## Quoted text
Klontz's tips on how survive this season? Think before you buy. Consider professional help. And leave your credit cards at home.

"Research shows we spend 30% more when we bring credit cards," says Klontz. Kamae can attest to that. "I got rid of a lot of credit cards. I've minimized opportunity for debt."

Take a lesson from someone who really knows: "You learn this isn't the best way to live your life, worrying about finances so much," reflects Kamae.

Take this test: Are you a shopaholic? Do you:

  • Shop or spend money as a result of feeling disappointed, angry or scared?
  • Have emotional distress as a result of your shopping or spending habits?
  • Having arguments with others about your shopping or spending habits?
  • Feel lost without credit cards?
  • Buy items on credit that would not be bought with cash?
  • Feel a rush of euphoria and anxiety when spending money?
  • Feel guilty, ashamed, embarrassed or confused after shopping or spending money?
  • Lie to others about purchases made or how much money was spent?
  • Think excessively about money?
  • Spend a lot of time juggling accounts or bills to accommodate spending?

You may have a problem if you say yes to 4 or more of those questions.

What to do:

1. Think about buying before you do it.

a. Is this something I need?

b. Is this something I can afford?

c. Am I trying to fill an emotional need?

d. If so, what would be a better way to meet this need?

2. Leave the credit cards at home (spend 30% less with cash)

3. If out of control seek professional help. It is an addiction and can be treated.

## Job 1
List the questions that the shopping advice says to ask yourself before making a purchase.
## Job 2
According to the shopping advice, why should you leave your credit cards at home?
The lines that come next are taken from a separate source.

## Data section
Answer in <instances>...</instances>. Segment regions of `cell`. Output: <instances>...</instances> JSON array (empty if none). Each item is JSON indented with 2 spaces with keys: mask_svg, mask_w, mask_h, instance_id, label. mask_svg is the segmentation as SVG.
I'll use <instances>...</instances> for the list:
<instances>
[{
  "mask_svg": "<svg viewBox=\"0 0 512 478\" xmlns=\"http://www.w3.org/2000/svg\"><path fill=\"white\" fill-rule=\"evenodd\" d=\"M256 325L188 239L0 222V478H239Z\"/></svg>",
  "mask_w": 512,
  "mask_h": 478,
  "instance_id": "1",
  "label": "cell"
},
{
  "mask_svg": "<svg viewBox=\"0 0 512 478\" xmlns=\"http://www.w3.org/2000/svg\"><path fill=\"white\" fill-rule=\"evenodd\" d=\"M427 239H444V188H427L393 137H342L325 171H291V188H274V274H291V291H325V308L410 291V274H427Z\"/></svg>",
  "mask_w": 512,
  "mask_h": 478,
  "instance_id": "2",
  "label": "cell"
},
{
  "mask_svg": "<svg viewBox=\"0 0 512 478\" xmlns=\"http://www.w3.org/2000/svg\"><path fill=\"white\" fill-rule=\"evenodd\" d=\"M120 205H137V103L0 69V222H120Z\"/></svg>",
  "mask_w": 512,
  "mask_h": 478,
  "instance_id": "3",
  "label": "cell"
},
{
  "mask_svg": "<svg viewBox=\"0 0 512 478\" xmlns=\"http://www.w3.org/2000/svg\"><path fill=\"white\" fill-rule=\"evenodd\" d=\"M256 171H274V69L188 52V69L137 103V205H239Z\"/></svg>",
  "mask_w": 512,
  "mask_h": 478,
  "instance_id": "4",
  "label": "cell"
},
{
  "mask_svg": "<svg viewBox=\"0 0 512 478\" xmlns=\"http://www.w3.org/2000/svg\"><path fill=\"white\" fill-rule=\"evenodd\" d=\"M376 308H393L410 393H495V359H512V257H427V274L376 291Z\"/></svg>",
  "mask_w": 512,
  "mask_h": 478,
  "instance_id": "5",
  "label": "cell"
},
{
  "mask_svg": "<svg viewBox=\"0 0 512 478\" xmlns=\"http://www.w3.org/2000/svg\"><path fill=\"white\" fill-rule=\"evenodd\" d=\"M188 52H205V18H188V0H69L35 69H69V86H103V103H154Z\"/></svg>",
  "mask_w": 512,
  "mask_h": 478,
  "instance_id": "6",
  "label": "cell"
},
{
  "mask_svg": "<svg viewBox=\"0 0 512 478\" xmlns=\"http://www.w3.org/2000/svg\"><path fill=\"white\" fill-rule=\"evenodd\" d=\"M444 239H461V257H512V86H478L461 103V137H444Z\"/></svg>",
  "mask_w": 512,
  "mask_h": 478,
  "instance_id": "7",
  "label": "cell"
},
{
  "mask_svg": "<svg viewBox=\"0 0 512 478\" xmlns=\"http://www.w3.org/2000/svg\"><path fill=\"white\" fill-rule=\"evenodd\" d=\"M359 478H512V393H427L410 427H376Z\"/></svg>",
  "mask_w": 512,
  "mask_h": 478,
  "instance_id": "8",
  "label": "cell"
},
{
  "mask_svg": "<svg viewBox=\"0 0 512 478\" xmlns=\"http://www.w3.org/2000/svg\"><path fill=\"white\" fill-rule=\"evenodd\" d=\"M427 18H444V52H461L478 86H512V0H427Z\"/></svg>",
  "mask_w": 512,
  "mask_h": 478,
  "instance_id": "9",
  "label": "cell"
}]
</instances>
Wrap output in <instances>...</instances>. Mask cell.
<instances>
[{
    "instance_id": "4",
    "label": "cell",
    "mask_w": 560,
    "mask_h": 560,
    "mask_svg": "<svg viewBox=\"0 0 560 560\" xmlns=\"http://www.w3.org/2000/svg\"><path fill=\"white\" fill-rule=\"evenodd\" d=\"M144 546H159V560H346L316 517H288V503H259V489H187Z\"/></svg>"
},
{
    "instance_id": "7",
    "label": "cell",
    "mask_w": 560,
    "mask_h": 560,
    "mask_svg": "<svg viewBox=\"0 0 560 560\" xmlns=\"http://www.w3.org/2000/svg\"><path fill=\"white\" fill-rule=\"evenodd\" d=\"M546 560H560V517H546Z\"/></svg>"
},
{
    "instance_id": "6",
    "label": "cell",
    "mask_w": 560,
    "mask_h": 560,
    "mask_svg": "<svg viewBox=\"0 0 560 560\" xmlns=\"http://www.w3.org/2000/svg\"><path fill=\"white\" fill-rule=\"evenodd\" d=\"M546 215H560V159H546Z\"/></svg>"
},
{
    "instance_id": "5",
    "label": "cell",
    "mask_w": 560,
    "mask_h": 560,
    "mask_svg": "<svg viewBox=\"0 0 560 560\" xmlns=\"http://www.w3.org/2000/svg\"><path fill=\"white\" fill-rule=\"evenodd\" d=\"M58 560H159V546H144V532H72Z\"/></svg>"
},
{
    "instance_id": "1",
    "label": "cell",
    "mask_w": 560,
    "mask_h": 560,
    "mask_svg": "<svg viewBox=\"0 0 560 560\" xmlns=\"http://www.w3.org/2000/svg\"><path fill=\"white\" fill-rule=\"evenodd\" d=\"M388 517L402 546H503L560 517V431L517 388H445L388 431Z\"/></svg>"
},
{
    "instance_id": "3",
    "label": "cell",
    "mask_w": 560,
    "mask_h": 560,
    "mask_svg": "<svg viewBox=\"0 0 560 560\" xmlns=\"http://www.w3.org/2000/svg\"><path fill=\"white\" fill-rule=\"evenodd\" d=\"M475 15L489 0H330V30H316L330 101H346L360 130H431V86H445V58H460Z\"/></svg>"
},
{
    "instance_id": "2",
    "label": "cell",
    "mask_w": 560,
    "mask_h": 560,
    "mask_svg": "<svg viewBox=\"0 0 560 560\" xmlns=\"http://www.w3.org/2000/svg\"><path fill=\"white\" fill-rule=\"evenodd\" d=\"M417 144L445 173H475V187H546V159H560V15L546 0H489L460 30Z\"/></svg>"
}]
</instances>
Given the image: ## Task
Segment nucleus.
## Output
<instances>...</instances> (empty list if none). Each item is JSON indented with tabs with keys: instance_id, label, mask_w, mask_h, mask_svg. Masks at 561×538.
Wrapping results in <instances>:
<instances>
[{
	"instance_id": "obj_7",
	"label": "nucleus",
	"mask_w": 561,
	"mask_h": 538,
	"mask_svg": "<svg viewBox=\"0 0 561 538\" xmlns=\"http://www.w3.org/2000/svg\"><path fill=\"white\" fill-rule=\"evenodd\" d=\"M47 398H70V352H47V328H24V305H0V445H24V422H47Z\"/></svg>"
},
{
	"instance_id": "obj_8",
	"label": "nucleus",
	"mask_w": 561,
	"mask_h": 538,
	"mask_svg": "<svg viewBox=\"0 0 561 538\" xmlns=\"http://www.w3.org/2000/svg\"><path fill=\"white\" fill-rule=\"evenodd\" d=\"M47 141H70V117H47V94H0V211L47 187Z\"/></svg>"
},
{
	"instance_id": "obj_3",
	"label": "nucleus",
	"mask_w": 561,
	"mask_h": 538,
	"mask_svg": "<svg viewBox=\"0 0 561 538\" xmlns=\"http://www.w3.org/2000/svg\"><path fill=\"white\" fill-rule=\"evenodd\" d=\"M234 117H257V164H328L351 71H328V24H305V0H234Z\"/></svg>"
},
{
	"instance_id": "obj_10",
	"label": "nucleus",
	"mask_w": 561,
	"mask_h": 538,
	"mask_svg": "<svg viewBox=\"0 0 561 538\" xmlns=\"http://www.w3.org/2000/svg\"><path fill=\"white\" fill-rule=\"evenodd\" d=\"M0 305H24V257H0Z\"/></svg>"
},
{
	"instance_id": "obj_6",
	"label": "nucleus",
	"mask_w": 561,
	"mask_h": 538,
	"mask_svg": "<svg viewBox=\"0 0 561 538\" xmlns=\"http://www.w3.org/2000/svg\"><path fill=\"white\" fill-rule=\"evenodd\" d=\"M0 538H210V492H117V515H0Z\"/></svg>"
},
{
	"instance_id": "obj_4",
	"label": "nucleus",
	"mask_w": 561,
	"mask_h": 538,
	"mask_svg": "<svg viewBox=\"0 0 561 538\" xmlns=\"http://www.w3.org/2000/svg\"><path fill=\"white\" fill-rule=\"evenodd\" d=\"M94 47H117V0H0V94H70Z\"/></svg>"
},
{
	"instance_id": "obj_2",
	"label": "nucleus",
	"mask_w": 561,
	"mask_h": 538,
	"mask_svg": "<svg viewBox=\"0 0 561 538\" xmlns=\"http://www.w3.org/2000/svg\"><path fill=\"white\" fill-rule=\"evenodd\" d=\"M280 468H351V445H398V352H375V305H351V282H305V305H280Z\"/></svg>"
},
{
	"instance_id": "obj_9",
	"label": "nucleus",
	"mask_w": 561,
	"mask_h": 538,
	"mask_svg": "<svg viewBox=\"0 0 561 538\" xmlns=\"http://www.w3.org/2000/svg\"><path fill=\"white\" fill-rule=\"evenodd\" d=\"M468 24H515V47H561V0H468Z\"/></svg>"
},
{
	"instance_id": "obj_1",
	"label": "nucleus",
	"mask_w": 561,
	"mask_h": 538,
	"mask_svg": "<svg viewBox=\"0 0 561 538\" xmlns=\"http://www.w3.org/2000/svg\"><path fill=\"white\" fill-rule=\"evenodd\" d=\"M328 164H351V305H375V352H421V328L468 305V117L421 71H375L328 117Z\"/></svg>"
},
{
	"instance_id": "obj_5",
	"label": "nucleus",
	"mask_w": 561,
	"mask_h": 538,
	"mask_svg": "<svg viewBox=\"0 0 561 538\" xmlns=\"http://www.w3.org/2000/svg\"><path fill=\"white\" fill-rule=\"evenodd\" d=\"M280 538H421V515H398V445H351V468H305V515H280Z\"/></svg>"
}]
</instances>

## Full answer 1
1. Is this something I need?
2. Is this something I can afford?
3. Am I trying to fill an emotional need?
4. If so, what would be a better way to meet this need?

## Full answer 2
Klontz cites research showing that people spend 30% more when they bring credit cards. Paying with cash means spending about 30% less.